They had a couple of hundred yards on him. There was a long straight now of maybe a mile. He switched on his lights and the siren roared after them through the rain.

There was not much traffic on the road yet, and most of it was coming towards them. Most people would be thinking about eating at that time. The lights came up quickly and flashed by as he hammered after the Ford.

He hit seventy and the gap began to close. They had put their headlights on, and he could see the car dark against the splash of light from ahead; yet with the tail-light out or missing. He came up on them towards the end of the straight, and he could see there were four or perhaps five in the car, and then they spotted him or heard him, and whoever was at the wheel put his foot down and went for the doctor, and they were drawing away on him at the next bend..

You fool, McGovern thought. You bird-brained idiot.

He took the bend and they were out of sight, and the next, but they were still gaining, and he knew as he lay into the curve of the road that they were cutting corners to beat him off and that they had gone mad with it, and that on this road and in this weather it wasn’t going to be long before somebody got hurt.

They came up on a car going in the same direction and as they passed, sliding away out on the wet, slippery bitumen, another one came towards them and McGovern thought here it comes now they’re going to go, and he was throttling down as they slithered back in, and then juddered past and away, and the other two cars came up and were passed, the outside one off and maybe into the ditch, the horns blaring above his siren as he tore past. Somebody was going to get hurt, all right.

He wrapped open the throttle as far as he dared. Nobody has to be brave, he thought. Nobody gets any medals. It was quite dark now, and the rain was getting worse. I could just lose them, he thought. I could just let it be. He had only himself to convince.

They would be young, McGovern thought. They would risk anything to beat him. They’d been doing their piece before the rain; probably they would have buttoned off when it started to get heavy. But now the only important thing would be to beat him, to shake off the law whatever the risk. It was a kind of madness and a kind of pride.

Two miles and on to the motorway, he thought. That’s what they’re holding out for. They’re going to do or die up there.

He thought about Payne and Harrison with their radar set-up under the flyover. They’d have the box turned off now, but they might be sitting put waiting for a break in the weather. If they were, there was a chance they’d get that number, or at any rate radio ahead for someone to be waiting for them at the other end. That way he could button off and let somebody else have the thing. When they hit the motorway and went up through the sound barrier, he could wave them goodbye and stay in one piece. There was comfort in that idea. Keeping up this pace in these conditions was like doing a tight-rope act at high speed and not knowing how much rope you had left.

And you, Officer. How do you figure in this? If they piled up now it’d be because you’re pushing them. If they die defying the law, has the law won? Hell, he thought, I don’t know. It depends what side you’re on, for a start. Or if it’s a kind of pride with them to keep it up, maybe it’s the same with me to stay with them. Pride or madness, I don’t know.

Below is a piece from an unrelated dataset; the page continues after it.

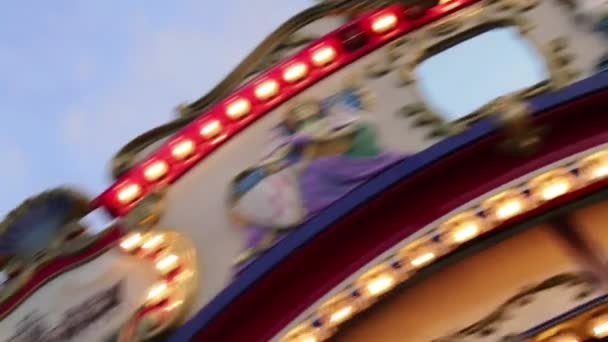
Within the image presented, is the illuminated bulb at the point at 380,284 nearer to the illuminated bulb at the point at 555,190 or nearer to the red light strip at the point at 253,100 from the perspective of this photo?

They came up to the motorway. He could see the car clearly now, already streaking away under the great yellow lights. All right, he thought. Let them do it. He watched them going away from him.

Payne and Harrison were set up under the flyover as he had been hoping. Harrison’s bike was on its stand against the flyover wall, the car was turned facing out into the traffic while they sat out the rain. As McGovern came up they were pulling out to go after the Ford. He tore past and they pulled out and followed him, red light flashing.

They’ll be using the radio, he thought. It might save me a broken neck at that. So now we sit put and cut out the heroics, and watch it happen.

They roared along the motorway and it happened, all right. Whoever was driving misjudged a bend and they slewed and clipped a marker at the best part of seventy miles an hour. The car spun once on its wheels before it hit the opposite kerb and rolled, and as McGovern came abreast of the place, buttoning off and fighting to keep his own wheels under him, they mounted the far kerb of the opposing lane and ploughed through another marker, and you could tell there was death in it, and the sound of it came to him over the siren as he went past.

He brought the bike carefully to a halt. Then he braced himself and rode back to see what was left.

The car had vaulted the ditch and flattened a fence before its tons of free energy had been spent. It lay on one side in the grass, body distorted and bleeding oil. Payne had pulled the Department car in on the traffic side of the wreck, red light blinking. McGovern propped his bike and ran to help the other two. It was raining heavily.

Harrison got a door open. It was a shambles inside, but at least a couple of them were alive. You could hear that much. McGovern had to take a hold of himself as they started to work; it was the same old mess as always. He had to tune his senses after the long, numbing chase.

He heard himself asking Payne about an ambulance.

‘Coming, Mac’. Payne bent to the task of the moment. He did not look at McGovern as he spoke.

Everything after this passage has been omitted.